In Los Angeles, going to a house party in the hills is a rite of passage. Everybody likes a house party ... except the neighbors. Critics say the number of homes used as party venues, sometimes full-time, is growing as fast as their patience is shrinking.

"'Party houses,' residential homes used or rented out frequently for parties, are a long-running problem in Los Angeles," according to a statement from the office of Councilman David Ryu, whose district includes the Hollywood Hills. "The issue has become so acute that entire houses are being built for the purpose of hosting weekly parties. Further, the process has now become even easier, and thus more harmful, due to the rise of short-term rental platforms and the ease with which an individual can now rent a 'party house.'"

The Los Angeles City Council yesterday voted unanimously to prepare a new law, proposed by Ryu, that would make it much more difficult to be in the party-house business.
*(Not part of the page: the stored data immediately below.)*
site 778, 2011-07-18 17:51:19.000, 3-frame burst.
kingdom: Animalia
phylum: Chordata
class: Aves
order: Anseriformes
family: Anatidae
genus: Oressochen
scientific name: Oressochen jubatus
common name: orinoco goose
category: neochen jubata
The councilman says his idea is to model the rules after Newport Beach's "Loud and Unruly Gathering Ordinance." So party people can thank Dennis Rodman, in part, for this crackdown.
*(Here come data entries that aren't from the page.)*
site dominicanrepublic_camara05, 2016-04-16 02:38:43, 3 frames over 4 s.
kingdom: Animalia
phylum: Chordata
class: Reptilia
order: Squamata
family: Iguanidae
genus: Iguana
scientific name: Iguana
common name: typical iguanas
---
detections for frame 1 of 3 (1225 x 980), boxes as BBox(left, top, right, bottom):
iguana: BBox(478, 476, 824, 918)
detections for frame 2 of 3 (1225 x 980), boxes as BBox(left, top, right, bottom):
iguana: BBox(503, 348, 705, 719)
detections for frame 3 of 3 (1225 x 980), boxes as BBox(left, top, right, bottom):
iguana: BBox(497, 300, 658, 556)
Ryu's motion to get the ball rolling on a new party-house law observes that city crackdown attempts have previously been made "to no avail." It's interesting to note that a new generation of party people has invaded the hills, and they're often African-American hip-hop stars and actors (see TMZ). The city sat on its hands for decades while the Playboy Mansion was openly used as a party house in an otherwise quiet residential neighborhood.

Today noise, parking and associated "crime" (urinating on the neighbors' roses, for example) are clear targets of the council, though so far Ryu's proposed crackdown contains few specifics. He's left it up to the City Attorney's Office to come up with a list of "best practices" in order to regulate these homes of chill repute.
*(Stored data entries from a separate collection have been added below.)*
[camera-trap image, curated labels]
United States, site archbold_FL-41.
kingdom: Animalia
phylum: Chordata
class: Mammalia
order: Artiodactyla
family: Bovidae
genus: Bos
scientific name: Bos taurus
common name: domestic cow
The councilman did present some ideas that are likely to appear in the final ordinance: escalating fines for repeat offenders, including for owners and hosts; public notices that tell neighbors an alleged party house is in their midst; "criminal charges for excessive numbers of violations," according to his office; additional fines for for-profit or "commercial" events; and a ban on short-term rentals (Airbnb) for violators.

Airbnb says it treats allegations of party-house rentals seriously. The short-term rental platform announced it will now take anonymous complaints from neighbors all day, every day. "The overwhelming majority of Airbnb hosts and guests are good neighbors and respectful travelers, so complaints and issues are incredibly rare, but when they happen, we work to make things right," spokesman Nick Shapiro said.

"We have no tolerance for this type of behavior and we immediately ban guests from the platform," he said. "We want to do everything we can to help our hosts be good neighbors in the places they too call home."

Ryu says he's just trying help the "99 percent" of good neighbors who are "besieged" by "inconsiderate" party hosts. "My goal is to protect the quality of life of our residential neighborhoods and to prioritize public safety," he said.

UPDATE at 2:18 p.m. Friday, Nov. 4, 2016: Ryu's office took exception to our observation that while the Playboy Mansion was allowed to party on (long before the councilman's time in office), African-American celebrants were getting enough attention in the hills to motivate action at City Hall.

Ryu's spokesman says the notorious Yotta Life Mansion, a party house run by a couple from Germany, was as much an inspiration for his proposals as any other address. Another home rented at times by Justin Bieber and ex-NFL Player Johnny Manziel also received attention for its celebratory ways and thus helped inspire the motion, he said.